McCullum's 'Overprepared' Ashes Blunder Could Become England's Bazball Epitaph
Brendon McCullum despised the moniker Bazball from its inception, considering it reductive and maybe foreseeing how it could be weaponised in the future. Currently, down 2-0 in an Test series in Australia that began with great expectations, it has turned into the subject of mockery from Australia.
But the coach has contributed to the problem either. Following the crushing defeat at the Gabba, his claim that, if anything, England were 'over-prepared' before the pink-ball match was like trying to put out a rubbish fire with gasoline. It could become his lasting legacy as England head coach if performances do not take an upturn.
On one level, one must admire his dedication to the philosophy. While he claims to block out external noise, he will have been acutely aware of an England team increasingly characterised as carefree and lacking preparation.
The truth, as always, is not so simple. England play as much golf during their necessary down time as their opponents and they practice equally hard. Prior to the Gabba Test, they trained for longer, completing five days compared to Australia's three, due to their limited experience to the pink Kookaburra ball and the different seeing conditions.

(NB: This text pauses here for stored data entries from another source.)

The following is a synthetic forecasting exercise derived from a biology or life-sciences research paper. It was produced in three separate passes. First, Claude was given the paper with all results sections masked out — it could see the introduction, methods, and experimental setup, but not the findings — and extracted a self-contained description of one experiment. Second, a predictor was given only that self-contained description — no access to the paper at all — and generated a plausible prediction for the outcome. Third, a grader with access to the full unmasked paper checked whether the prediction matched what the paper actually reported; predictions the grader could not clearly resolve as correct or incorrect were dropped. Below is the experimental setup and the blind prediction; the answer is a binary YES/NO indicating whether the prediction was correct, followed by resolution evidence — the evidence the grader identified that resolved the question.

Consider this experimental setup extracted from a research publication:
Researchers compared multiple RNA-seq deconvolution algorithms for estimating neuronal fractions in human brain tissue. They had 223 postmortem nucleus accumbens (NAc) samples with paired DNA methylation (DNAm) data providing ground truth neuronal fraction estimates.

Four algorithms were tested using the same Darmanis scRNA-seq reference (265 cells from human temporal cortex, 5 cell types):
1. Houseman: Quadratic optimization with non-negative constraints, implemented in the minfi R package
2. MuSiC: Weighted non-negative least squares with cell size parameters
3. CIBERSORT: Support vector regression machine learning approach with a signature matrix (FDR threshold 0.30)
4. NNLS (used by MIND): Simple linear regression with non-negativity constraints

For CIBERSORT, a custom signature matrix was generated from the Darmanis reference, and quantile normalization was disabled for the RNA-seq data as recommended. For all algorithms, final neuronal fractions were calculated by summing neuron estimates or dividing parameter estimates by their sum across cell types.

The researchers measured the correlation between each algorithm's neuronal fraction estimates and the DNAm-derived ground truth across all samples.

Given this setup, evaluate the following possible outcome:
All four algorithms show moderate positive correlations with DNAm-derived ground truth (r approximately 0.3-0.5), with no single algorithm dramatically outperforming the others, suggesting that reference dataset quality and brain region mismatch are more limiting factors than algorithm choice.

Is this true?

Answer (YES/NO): NO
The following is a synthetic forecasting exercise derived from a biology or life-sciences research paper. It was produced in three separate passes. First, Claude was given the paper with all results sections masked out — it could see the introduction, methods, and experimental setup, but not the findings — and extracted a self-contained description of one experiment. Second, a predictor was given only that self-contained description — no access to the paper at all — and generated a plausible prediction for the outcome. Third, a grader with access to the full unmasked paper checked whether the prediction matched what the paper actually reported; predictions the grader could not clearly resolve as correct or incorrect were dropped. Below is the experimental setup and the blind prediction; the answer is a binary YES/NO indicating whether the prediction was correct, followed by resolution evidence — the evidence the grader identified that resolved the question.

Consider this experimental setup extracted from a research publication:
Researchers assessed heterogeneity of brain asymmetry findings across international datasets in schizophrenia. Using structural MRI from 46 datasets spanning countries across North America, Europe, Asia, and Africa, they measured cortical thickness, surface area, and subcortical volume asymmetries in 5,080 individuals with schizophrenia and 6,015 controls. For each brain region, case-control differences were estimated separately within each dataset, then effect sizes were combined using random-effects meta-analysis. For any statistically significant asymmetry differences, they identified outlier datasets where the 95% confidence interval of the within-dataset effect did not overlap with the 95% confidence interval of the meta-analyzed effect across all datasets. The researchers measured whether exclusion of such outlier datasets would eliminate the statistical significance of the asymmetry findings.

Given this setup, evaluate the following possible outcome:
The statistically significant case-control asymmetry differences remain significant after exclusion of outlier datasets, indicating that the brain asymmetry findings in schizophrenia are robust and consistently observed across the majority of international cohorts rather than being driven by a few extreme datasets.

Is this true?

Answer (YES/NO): YES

The Question of Readiness and Practice
The coach's point about being "excessively ready" was that those additional training days were his decision – the instance he blinked in his belief that less is more. It meant a Test match's worth of mental energy was expended before they even stepped out in the cauldron of Australia's stronghold. And though net practice are a chance to iron out technique, they can also become a comfort zone; zero consequence work that mainly keeps the reactions quick.

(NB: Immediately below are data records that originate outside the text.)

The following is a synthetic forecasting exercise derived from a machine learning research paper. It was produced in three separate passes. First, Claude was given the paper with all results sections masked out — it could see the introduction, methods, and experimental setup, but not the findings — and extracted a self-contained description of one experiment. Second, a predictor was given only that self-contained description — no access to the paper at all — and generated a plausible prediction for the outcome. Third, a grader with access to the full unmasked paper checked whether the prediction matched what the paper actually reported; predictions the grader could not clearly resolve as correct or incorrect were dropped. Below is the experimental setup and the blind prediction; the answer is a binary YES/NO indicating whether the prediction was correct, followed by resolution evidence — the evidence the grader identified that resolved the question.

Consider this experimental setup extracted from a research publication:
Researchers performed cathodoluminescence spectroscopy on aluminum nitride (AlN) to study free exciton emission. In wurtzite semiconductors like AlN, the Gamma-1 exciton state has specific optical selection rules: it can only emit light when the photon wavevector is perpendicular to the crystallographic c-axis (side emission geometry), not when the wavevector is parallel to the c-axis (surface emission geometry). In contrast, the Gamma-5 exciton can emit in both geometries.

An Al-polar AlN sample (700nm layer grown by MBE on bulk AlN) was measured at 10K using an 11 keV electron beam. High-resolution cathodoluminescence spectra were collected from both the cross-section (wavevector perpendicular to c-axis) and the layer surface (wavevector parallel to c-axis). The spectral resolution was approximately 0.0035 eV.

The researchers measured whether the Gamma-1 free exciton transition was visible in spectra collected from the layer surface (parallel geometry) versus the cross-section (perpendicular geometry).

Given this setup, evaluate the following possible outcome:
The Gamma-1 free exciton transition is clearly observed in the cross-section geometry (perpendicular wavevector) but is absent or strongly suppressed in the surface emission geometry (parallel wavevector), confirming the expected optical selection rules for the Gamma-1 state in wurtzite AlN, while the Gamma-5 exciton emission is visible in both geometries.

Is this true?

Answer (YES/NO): YES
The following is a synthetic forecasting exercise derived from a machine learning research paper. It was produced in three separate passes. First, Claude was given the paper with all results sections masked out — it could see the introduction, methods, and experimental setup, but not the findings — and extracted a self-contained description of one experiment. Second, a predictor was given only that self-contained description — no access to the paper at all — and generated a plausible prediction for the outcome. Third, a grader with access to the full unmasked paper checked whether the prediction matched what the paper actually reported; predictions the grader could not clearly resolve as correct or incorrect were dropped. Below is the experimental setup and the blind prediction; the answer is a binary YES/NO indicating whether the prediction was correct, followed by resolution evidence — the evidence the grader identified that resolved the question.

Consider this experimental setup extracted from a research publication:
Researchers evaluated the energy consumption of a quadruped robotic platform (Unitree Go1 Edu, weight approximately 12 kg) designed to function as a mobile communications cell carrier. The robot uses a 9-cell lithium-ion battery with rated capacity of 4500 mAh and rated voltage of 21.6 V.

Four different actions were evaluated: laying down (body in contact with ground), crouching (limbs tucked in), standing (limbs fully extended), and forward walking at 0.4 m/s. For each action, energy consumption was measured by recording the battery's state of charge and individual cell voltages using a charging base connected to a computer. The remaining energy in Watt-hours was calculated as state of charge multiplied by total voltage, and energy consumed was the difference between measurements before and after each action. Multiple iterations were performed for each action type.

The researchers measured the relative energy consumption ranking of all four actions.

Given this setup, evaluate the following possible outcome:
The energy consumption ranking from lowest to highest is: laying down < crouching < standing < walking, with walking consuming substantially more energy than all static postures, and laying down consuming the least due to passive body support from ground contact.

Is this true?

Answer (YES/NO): NO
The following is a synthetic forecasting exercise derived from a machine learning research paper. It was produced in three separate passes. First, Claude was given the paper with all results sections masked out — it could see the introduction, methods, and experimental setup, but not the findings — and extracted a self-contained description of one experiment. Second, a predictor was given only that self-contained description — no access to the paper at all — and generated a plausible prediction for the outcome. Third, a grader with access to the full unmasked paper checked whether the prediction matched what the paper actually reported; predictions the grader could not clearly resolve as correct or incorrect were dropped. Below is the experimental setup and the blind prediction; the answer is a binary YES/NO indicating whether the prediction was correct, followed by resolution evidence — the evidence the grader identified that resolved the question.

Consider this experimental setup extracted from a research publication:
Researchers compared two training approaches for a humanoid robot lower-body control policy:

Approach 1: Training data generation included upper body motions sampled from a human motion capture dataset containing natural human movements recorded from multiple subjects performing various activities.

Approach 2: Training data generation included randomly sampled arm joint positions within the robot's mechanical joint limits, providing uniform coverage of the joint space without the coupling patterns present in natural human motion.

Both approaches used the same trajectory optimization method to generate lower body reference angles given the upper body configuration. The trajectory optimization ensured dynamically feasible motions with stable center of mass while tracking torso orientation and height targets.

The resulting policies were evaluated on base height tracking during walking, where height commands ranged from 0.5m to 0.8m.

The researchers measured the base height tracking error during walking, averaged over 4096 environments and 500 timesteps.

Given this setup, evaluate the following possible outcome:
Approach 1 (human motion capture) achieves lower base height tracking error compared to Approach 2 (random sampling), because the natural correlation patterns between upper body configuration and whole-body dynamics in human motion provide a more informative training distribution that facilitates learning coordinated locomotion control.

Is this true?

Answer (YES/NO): YES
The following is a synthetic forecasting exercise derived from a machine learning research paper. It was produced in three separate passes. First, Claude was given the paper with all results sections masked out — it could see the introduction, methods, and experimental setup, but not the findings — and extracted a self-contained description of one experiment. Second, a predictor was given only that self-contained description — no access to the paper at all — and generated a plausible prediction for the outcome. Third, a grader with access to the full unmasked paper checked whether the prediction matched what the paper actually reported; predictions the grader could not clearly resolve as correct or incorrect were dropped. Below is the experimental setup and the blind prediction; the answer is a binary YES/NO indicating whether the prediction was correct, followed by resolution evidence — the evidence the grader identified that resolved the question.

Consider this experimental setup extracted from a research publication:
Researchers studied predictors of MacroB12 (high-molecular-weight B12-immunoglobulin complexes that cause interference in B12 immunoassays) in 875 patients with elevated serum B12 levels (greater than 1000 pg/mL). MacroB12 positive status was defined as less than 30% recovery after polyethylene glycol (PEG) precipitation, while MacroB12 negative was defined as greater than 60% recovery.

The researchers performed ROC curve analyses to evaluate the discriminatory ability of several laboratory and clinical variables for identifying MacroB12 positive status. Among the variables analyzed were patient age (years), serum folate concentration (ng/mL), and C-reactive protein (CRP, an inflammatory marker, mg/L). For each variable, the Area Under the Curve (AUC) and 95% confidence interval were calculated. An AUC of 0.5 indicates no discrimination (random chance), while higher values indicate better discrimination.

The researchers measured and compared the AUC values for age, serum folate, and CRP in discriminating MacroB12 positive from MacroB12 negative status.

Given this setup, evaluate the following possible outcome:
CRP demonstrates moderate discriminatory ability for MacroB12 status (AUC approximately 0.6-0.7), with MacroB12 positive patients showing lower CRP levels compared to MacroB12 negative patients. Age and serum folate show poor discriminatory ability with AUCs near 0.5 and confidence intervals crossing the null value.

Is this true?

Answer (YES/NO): NO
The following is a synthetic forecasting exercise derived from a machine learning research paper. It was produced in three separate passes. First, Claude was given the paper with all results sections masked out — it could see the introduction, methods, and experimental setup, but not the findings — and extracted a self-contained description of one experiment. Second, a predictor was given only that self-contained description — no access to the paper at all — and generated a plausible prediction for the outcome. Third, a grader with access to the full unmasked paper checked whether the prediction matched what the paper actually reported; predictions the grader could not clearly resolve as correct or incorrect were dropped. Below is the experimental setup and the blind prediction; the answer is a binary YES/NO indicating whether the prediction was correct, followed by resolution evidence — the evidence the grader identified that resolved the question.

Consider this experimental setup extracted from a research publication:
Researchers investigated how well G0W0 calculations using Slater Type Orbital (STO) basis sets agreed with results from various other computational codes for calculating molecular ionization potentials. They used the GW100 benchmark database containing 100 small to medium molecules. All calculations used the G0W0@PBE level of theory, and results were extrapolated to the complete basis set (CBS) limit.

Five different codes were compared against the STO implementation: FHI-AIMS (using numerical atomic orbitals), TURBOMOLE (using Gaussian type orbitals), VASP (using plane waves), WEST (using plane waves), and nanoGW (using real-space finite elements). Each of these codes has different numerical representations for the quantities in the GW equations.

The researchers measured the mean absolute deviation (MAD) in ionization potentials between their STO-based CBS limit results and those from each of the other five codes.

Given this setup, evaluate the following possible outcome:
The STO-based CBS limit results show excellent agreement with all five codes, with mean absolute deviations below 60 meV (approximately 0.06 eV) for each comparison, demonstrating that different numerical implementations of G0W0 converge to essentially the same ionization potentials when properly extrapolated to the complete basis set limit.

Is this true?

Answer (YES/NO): NO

Fixtures are congested such that warm-up matches against state sides were unavailable (with uncertain value, as shown by England playing three before the whitewash in 2013-14). What is harder to square is the dismissal of county championship cricket as a worthwhile exercise more broadly, evidenced by Jacob Bethell's unproductive season.
Match Deficiencies and Strategic Stagnation
Only playing hardens cricketers for the many situations they encounter, and it is here where England have so far fallen well short. The issue is not just with the batting – as poor as some of the shot selection has been – but an bowling attack that seems without a spearhead. None has shown the patience or discipline that the otherworldly Australian paceman and his support cast have delivered.
McCullum's unconventional approach was liberating during its first 12 months, an effective, apt remedy to eradicate the torpor that came before. The frustration now stems from how it has apparently not evolved past that initial phase – the lack of an upgrade to the initial philosophy that has seen results taper off to an even record from their most recent matches.
Squad Spotlight and Team Decisions
Among them is the wicketkeeper-batter, a gifted player, no question, but one who is being mercilessly targeted on each side of the bat and missed two crucial opportunities with the gloves. It probably does not help when your opposite number, the Australian keeper, has just delivered a masterful performance.
Going by the coach's words in the aftermath, England appear set to persist with Smith in Adelaide. The hope – similar to the broader situation – is that a return to a traditional Test setting unleashes his best, with Perth's trampoline surface and the unusual floodlit Test now in the past.
Another option is to enact the plan discovered during the series win in New Zealand last year by shifting the batsman down to his preferred position as a active No. 5 or 6, giving him the gloves, and picking a fresh face at first drop. Bethell made some runs for the Lions recently, or maybe an all-rounder could perform a comparable function to Moeen Ali in 2023.
In the end, none of this is perfect, however Australia's superior basics having shattered pre-series optimism and forced the team's entire approach into the harsh glare of scrutiny.